Nach diesem zweiten Verteidiger erhob sich der Staatsanwaltsgehilfe zu einer Replik – er rechtfertigte seine Auffassung von der Vererbung gegenüber dem ersten Verteidiger damit, daß er sagte: wenn die Botschkowa auch die Tochter unbekannter Eltern sei, so wäre damit die Richtigkeit der Vererbungstheorie doch in keiner Weise in Frage gestellt, da das Gesetz der Vererbung durch die Wissenschaft so fest begründet sei, daß wir nicht nur die Verbrechen auf die Vererbung zurückführen, sondern auch die Vererbung aus den Verbrechen herleiten können. Was die Annahme der Verteidigung anlange, die Maslowa sei vermutlich – er hob das Wort »vermutlich« in ganz besonders giftiger Weise hervor – von einem Manne verführt worden, so schienen alle Anzeichen vielmehr darauf hinzuweisen, daß sie alle die zahlreichen Opfer, die durch ihre Hände gegangen, verführt habe. Nachdem er dies gesagt, setzte er sich mit triumphierender Miene auf seinen Platz.

Zum Schluß erhielten nun auch die Angeklagten noch zu ihrer Verteidigung das Wort.

Die Botschkowa wiederholte, daß sie von nichts gewußt und an nichts teilgenommen habe, und bezeichnete immer wieder die Maslowa als die einzige Schuldige. Simon Kartinkin wiederholte nur mehrmals die Worte:

»Wie Sie wollen, meine Herren, aber ich kann nur sagen, daß ich unschuldig bin, daß ich nichts begangen habe.«

Die Maslowa sagte gar nichts. Als der Vorsitzende sie aufforderte, zu sagen, was sie noch zu ihrer Verteidigung vorzubringen habe, hob sie nur rasch ihren Blick zu ihm auf, ließ dann wie ein gehetztes Wild die Augen in die Runde schweifen, senkte sie sogleich wieder und begann laut schluchzend zu weinen.

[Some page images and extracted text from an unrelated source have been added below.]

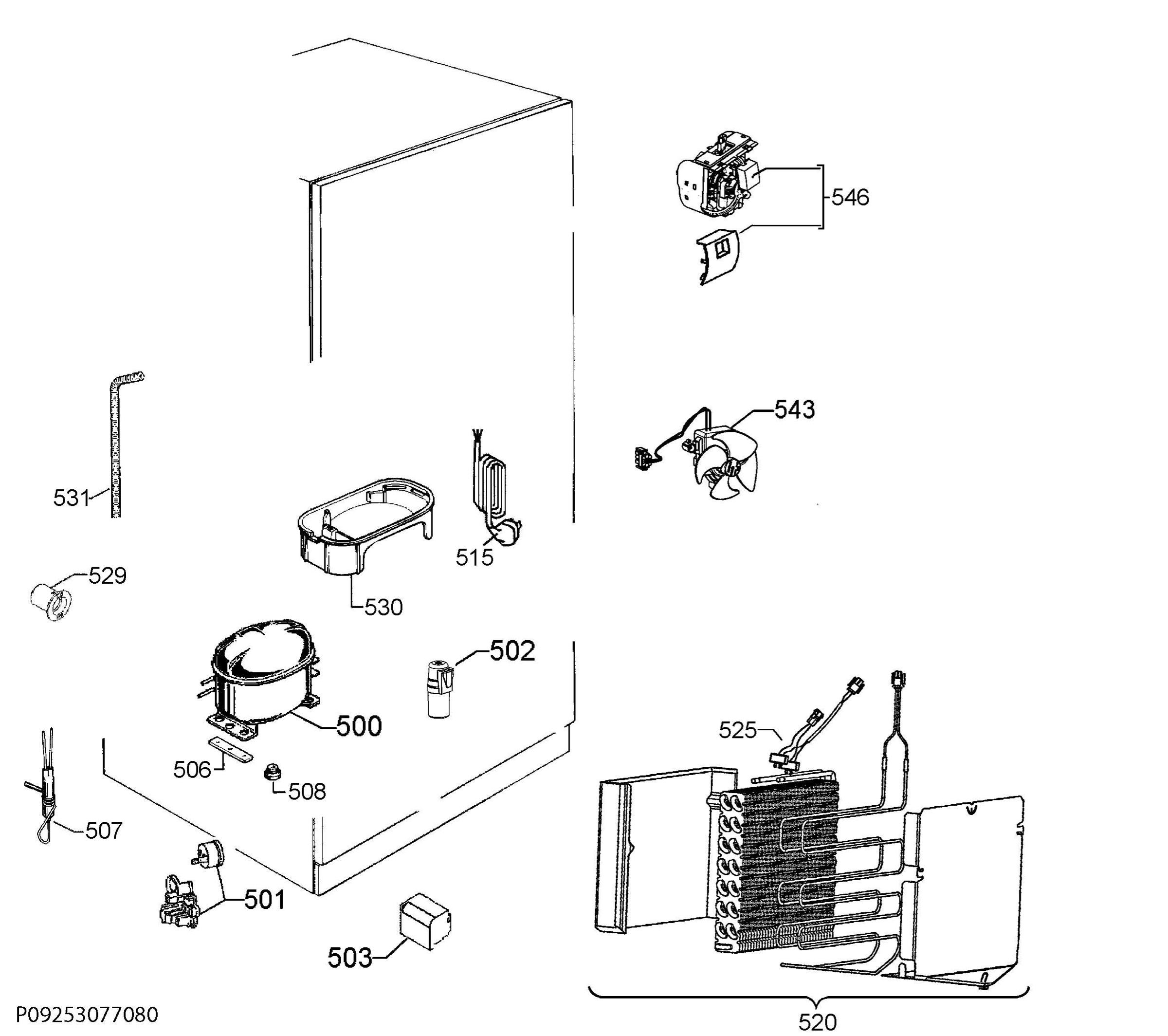 546
543
531
515
529
530
502
500
525
506
508
507
501
503
520
P09253077080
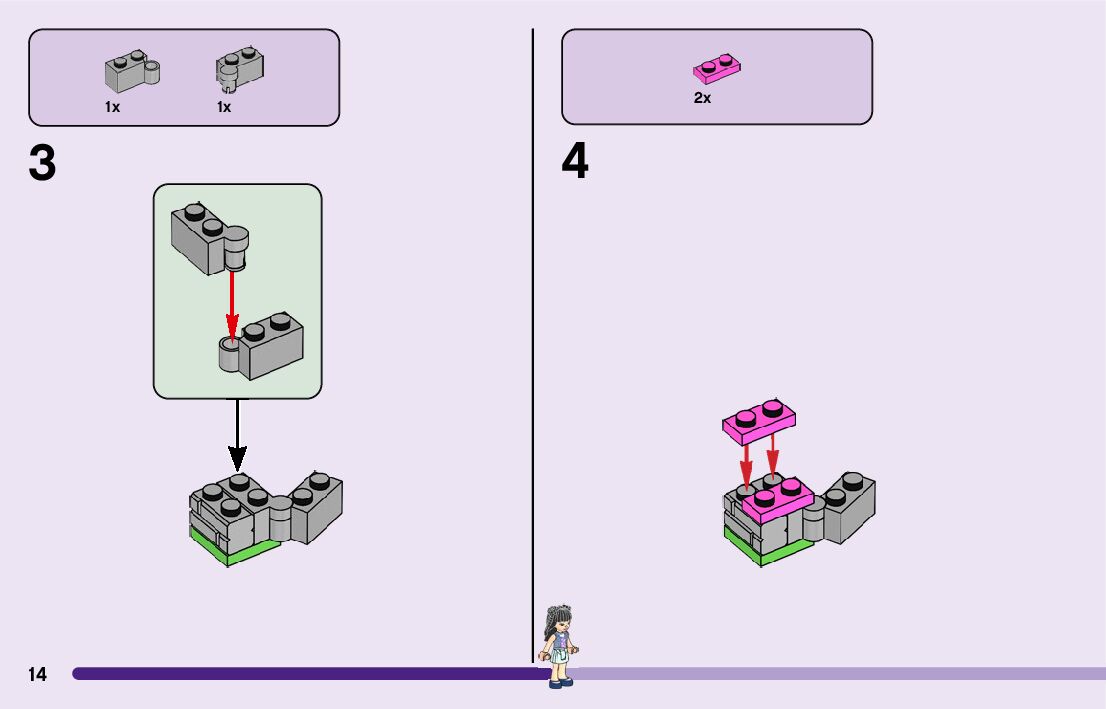 1x 1x

3

2x

4

14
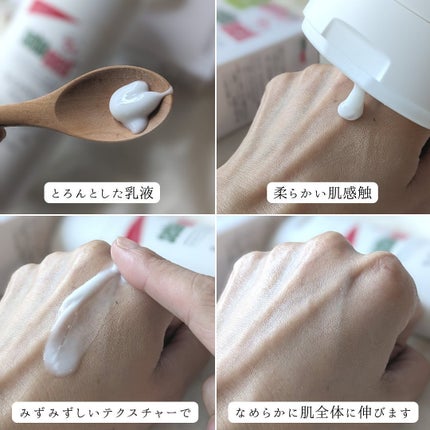 とろんとした乳液

柔らかい肌感触

みずみずしいテクスチャーで

なめらかに肌全体に伸びます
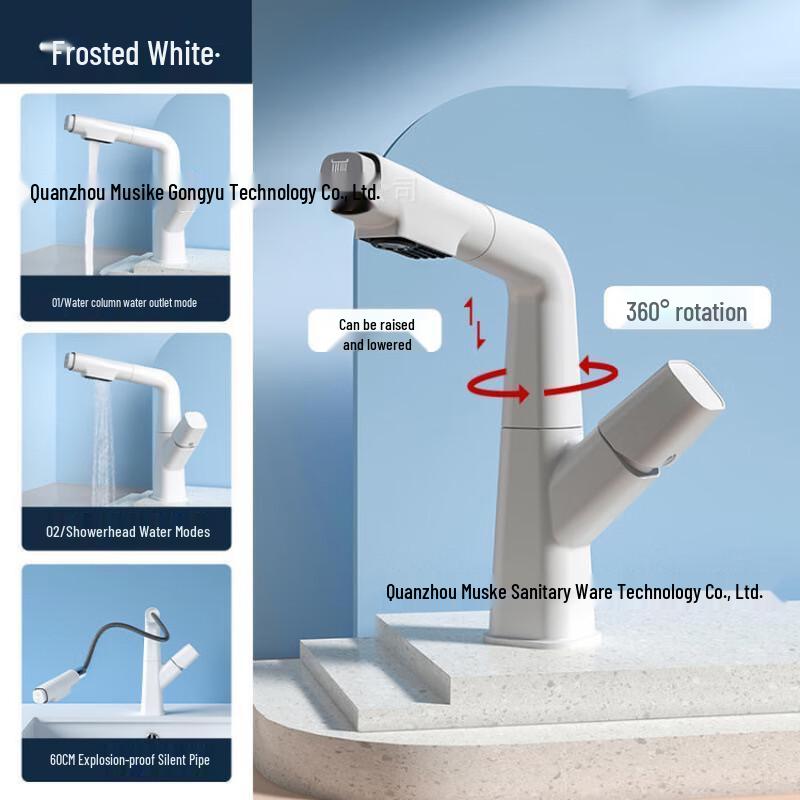 Frosted White·

Quanzhou Musike Gongyu Technology Co., Ltd.

01/Water column water outlet mode

02/Showerhead Water Modes

60CM Explosion-proof Silent Pipe

Can be raised and lowered

360° rotation

Quanzhou Muske Sanitary Ware Technology Co., Ltd.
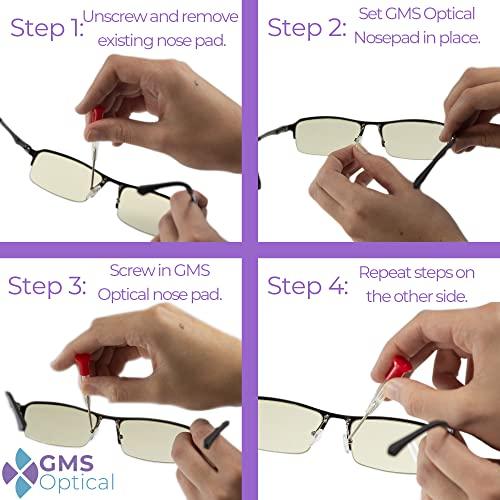 Step 1: Unscrew and remove existing nose pad.

Step 2: Set GMS Optical Nosepad in place.

Step 3: Screw in GMS Optical nose pad.

Step 4: Repeat steps on the other side.

GMS Optical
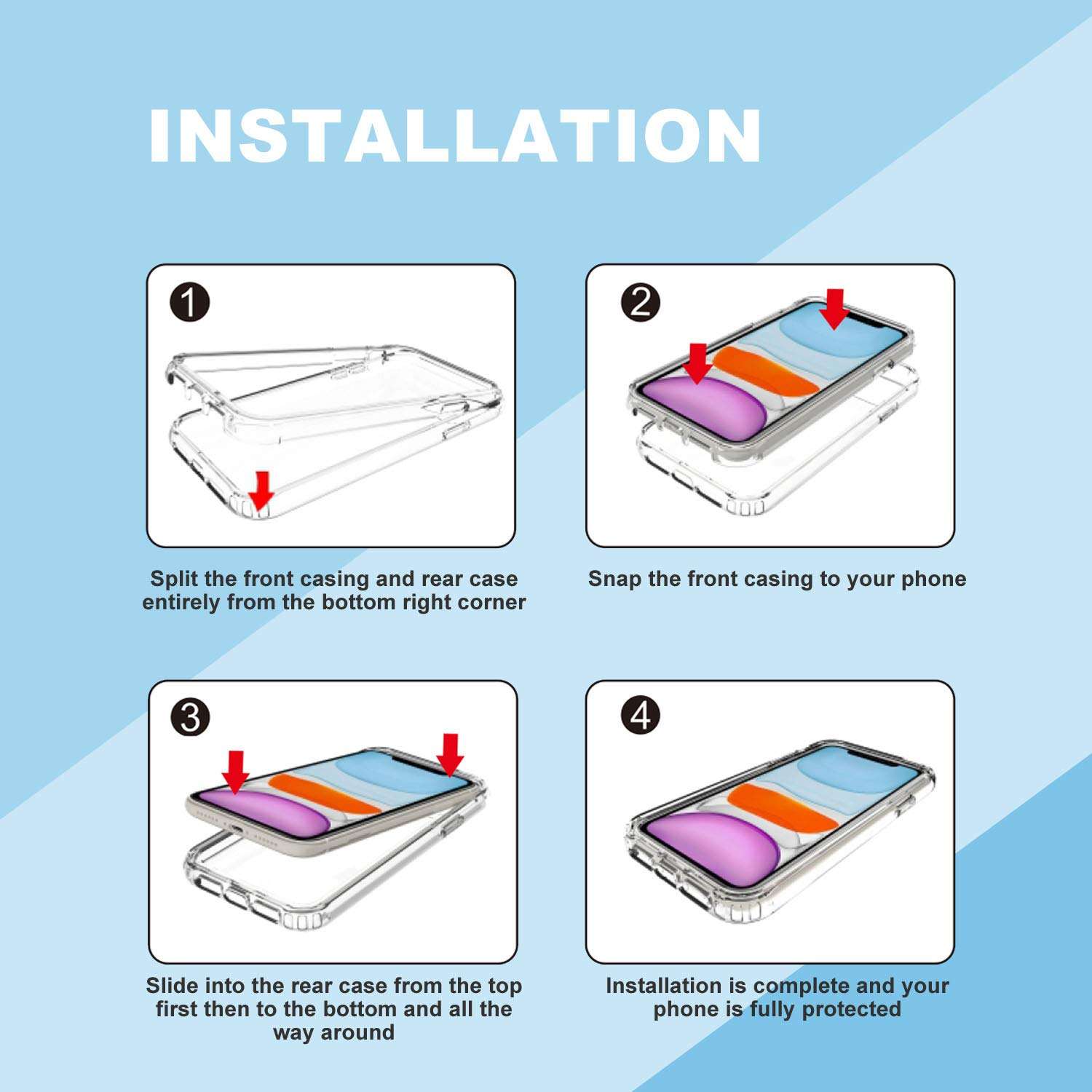 INSTALLATION

1

Split the front casing and rear case entirely from the bottom right corner

2

Snap the front casing to your phone

3

Slide into the rear case from the top first then to the bottom and all the way around

4

Installation is complete and your phone is fully protected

»Was ist Ihnen denn?« fragte der Kaufmann, der neben Nechljudow saß, als er plötzlich einen seltsamen Laut vernahm, der sich der Brust Nechljudows entrang. Dieser Laut war ein unterdrücktes Schluchzen.

Nechljudow begriff noch immer nicht die ganze Bedeutung seiner augenblicklichen Lage und führte das mühsam unterdrückte Schluchzen sowie die Tränen, die ihm in die Augen traten, auf die Schwäche seiner Nerven zurück. Er setzte das Pincenez auf, um diese Tränen zu verbergen, holte dann sein Taschentuch hervor und begann sich zu schneuzen. Die Furcht vor der Schande, die auf ihn fallen würde, wenn hier, im Gerichtssaal, plötzlich alle seine Schuld erführen, betäubte die in ihm sich vollziehende innere Arbeit. Diese Furcht war im Augenblick in ihm stärker als alles andere.